Furthermore, we decree and ordain that no judge of the archbishop's prerogative shall henceforward cite, or cause to be cited, ex officio, any person whatsoever to any of the aforesaid intents, unless he have knowledge that the party deceased was at the time of his death possessed of goods and chattels in some other diocese or dioceses, or peculiar jurisdiction within that province, than in that wherein he died, amounting to the value of five pounds at the least; decreeing and declaring that whoso hath not goods in divers dioceses to the said sum or value shall not be accounted to have bona notabilia. Always provided that this clause, here and in the former constitution mentioned, shall not prejudice those dioceses where by composition or custom bona notabilia are rated at a greater sum. And if any judge of the prerogative court, or any his surrogate, or his registrar or apparitor, shall cite, or cause any person to be cited into his court, contrary to the tenor of the premises, he shall restore to the party so cited all his costs and charges, and the acts and proceedings in that behalf shall be held void and frustrate. Which expenses, if the said judge or registrar or apparitor shall refuse accordingly to pay, he shall be suspended from the exercise of his office, until he yield to the performance thereof.
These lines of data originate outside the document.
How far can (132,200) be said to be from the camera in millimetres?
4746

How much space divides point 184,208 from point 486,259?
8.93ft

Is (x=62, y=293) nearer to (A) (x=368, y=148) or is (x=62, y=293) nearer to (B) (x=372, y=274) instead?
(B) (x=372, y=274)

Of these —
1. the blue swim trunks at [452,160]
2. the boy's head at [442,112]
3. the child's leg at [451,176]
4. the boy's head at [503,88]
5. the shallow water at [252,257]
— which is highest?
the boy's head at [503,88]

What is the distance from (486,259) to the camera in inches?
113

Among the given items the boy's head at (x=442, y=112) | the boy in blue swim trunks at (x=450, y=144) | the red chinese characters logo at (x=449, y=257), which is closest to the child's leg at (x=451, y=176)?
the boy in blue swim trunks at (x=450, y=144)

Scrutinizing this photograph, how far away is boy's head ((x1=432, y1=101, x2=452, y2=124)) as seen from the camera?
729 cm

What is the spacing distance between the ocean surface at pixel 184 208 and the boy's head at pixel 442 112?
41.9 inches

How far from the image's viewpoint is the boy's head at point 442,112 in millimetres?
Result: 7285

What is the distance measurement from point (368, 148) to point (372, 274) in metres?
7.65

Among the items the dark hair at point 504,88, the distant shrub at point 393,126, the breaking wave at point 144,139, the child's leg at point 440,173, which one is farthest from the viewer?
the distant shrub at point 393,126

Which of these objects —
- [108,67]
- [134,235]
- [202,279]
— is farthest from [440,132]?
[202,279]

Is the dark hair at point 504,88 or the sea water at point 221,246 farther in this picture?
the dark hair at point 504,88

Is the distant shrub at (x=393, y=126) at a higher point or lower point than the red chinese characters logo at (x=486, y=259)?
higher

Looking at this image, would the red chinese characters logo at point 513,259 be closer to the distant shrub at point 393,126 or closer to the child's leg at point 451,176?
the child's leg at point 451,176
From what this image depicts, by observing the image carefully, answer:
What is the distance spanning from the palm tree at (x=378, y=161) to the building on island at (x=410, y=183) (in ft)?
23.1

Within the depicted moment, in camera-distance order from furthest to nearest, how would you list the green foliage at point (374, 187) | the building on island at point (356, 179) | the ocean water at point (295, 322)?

All chancellors, commissaries, archdeacons, officials and all other exercising ecclesiastical jurisdiction shall appoint such meet places for the keeping of their courts, by the assignment or approbation of the bishop of the diocese, as shall be convenient for entertainment of those that are to make their appearance there, and most indifferent for their travel. And likewise they shall keep and end their courts in such convenient time as every man may return homewards in as due season as may be.
Whereas deans, archdeacons, prebendaries, parsons, vicars and others, exercising ecclesiastical jurisdiction, claim liberty to prove the last wills and testaments of persons deceased within their several jurisdictions, having no known nor certain registrars nor public place to keep their records in; by reason whereof many wills, rights and legacies, upon the death or change of such persons and their private notaries, miscarry and cannot be found, to the great prejudice of his majesty's subjects; we therefore order and enjoin that all such possessors and exercisers of peculiar jurisdiction shall once in every year exhibit into the public registry of the bishop of the diocese, or of the dean and chapter under whose jurisdiction the said peculiars are, every original testament of every person in that time deceased, and by them proved in their several jurisdictions, or a true copy of every such testament, examined, subscribed and sealed by the peculiar judge and his notary. Otherwise, if any of them fail so to do, the bishop of the diocese, or dean and chapter unto whom the said jurisdictions do respectively belong, shall suspend the said parties and every one of them from the exercise of all such peculiar jurisdiction until they have performed this our constitution.
[Bray, The Anglican Canons 1529-1947, 1998, pp.389-393, 425-426.]